AN INVESTIGATION has been launched into the Law Society's troubled computer system and president Martin Mears has promised “there will be no cover up”.

A working party of society council members, which includes Mears, will investigate the system's burgeoning cost and the chronic delays in practising certificates being issued.

It will also ask why staff appeared to keep council members in the dark about the system's problems.

“I was elected by the profession to run this place properly. I am not the Law Society's man or Chancery Lane's and I am not here to cover up their embarrassments,” said Mears.

The investigation was set up last week amid a storm of national media attention on divisions within the society sparked off by Eileen Pembridge's explosive “open letter to the profession” in The Lawyer.

Responding to her claims that his election had led to inefficiency, incompetence and discord, Mears reiterated his long-standing complaint that he was being blocked by a small band of opponents on the council and among staff.

Last week also saw the long-awaited debate on reform of the Law Society, but there appeared to be only lukewarm support for the kind of radical shake-up advocated by council member David Thomas.

The computer investigation marks the culmination of a campaign by vice-president Robert Sayer to highlight its problems.

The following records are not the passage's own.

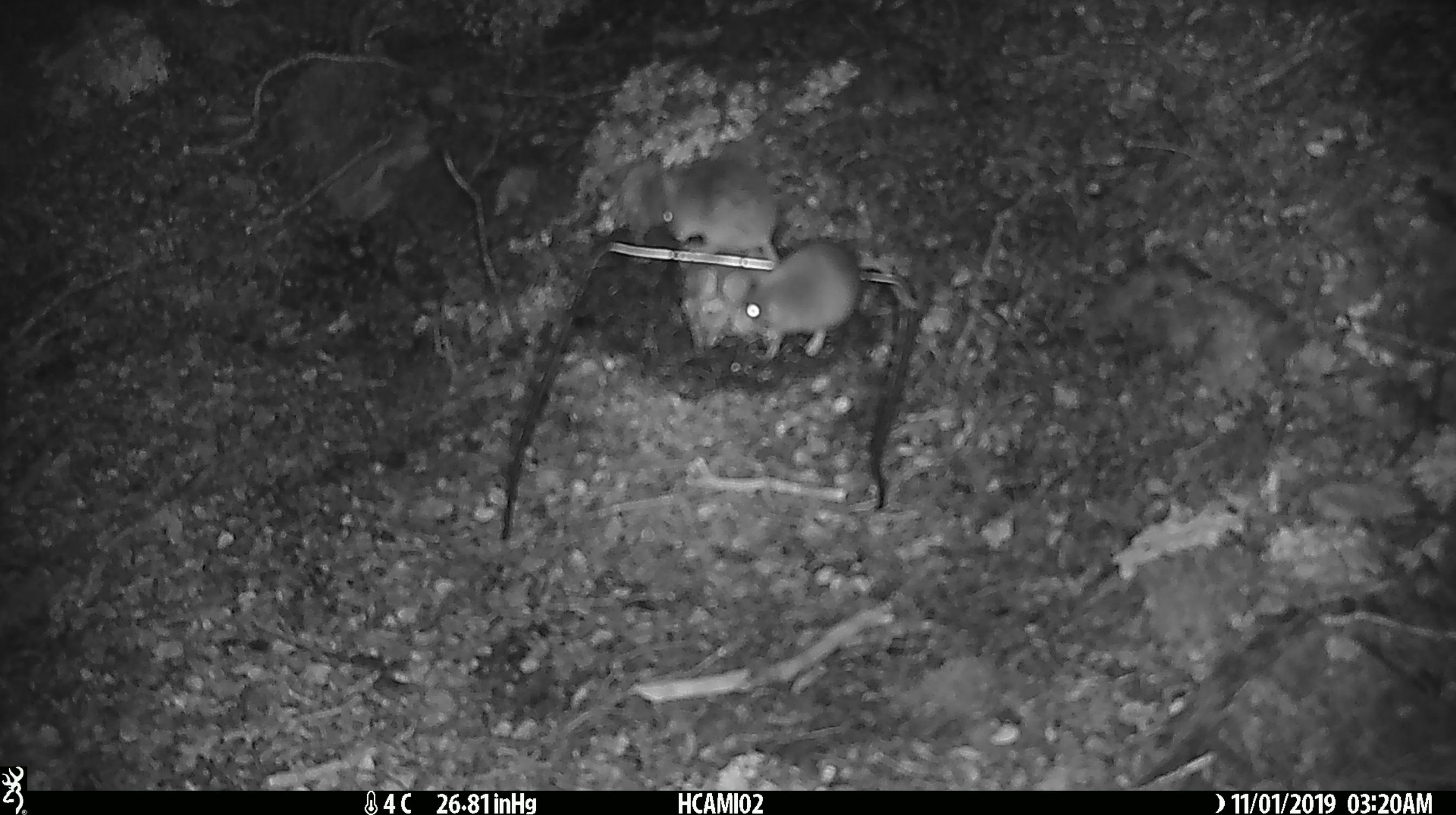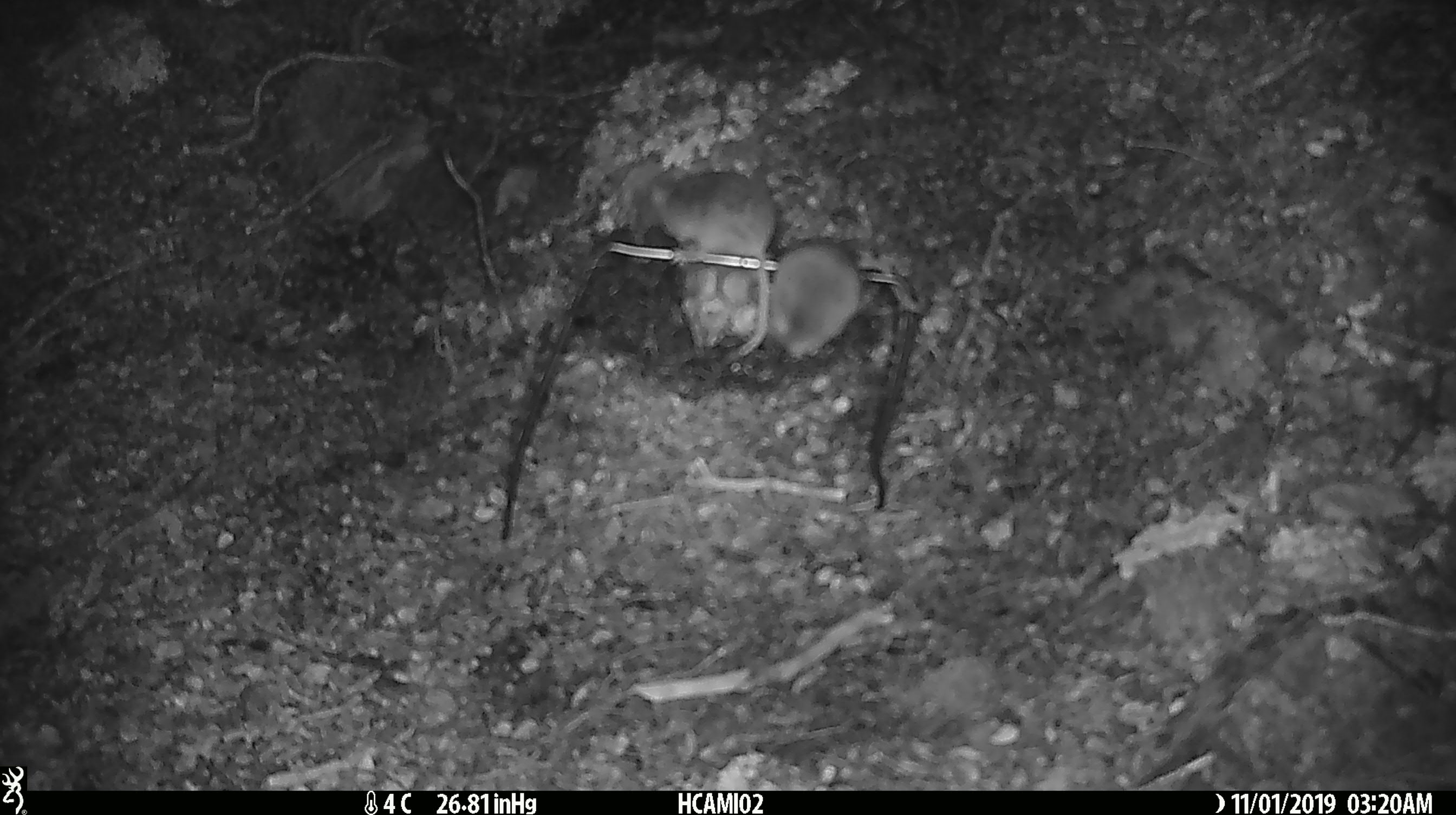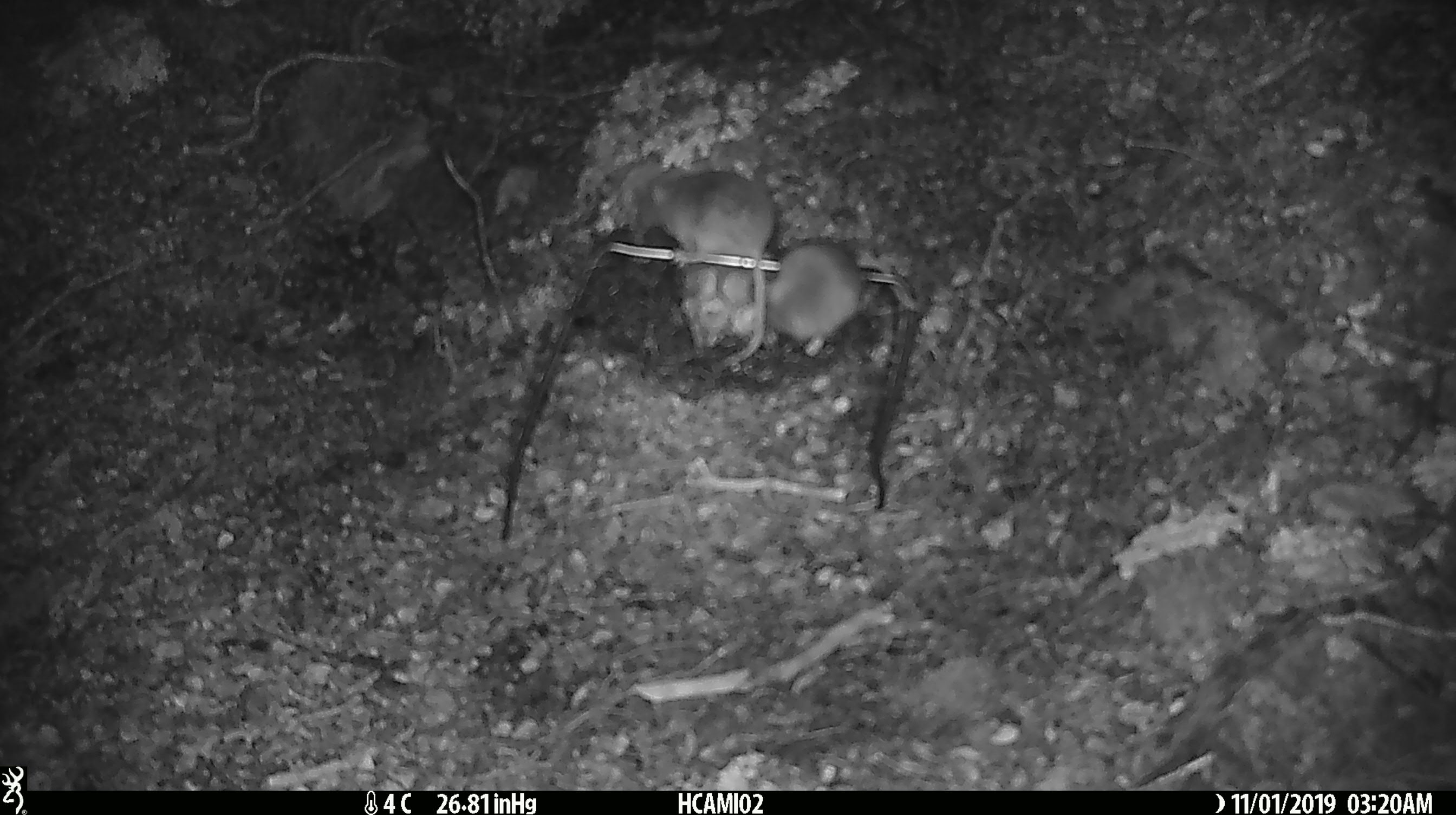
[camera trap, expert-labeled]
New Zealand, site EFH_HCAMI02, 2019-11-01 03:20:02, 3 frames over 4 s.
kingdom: Animalia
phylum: Chordata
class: Mammalia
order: Rodentia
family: Muridae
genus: Mus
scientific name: Mus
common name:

The campaign comes after The Lawyer last month revealed details of an internal staff email describing the situation as a “crisis” when council members were only being told of “teething problems”.

The working party, set up by the society's finance committee, includes Sayer and Equal Opportunities Commission chair Kamlesh Bahl, and will appoint independent consultants

Finance committee chair and society treasurer Mike Howells said the party would report in April. “There seems to be a conflict between what we were told and what was going on in the background. It is essential we get to the bottom of this.”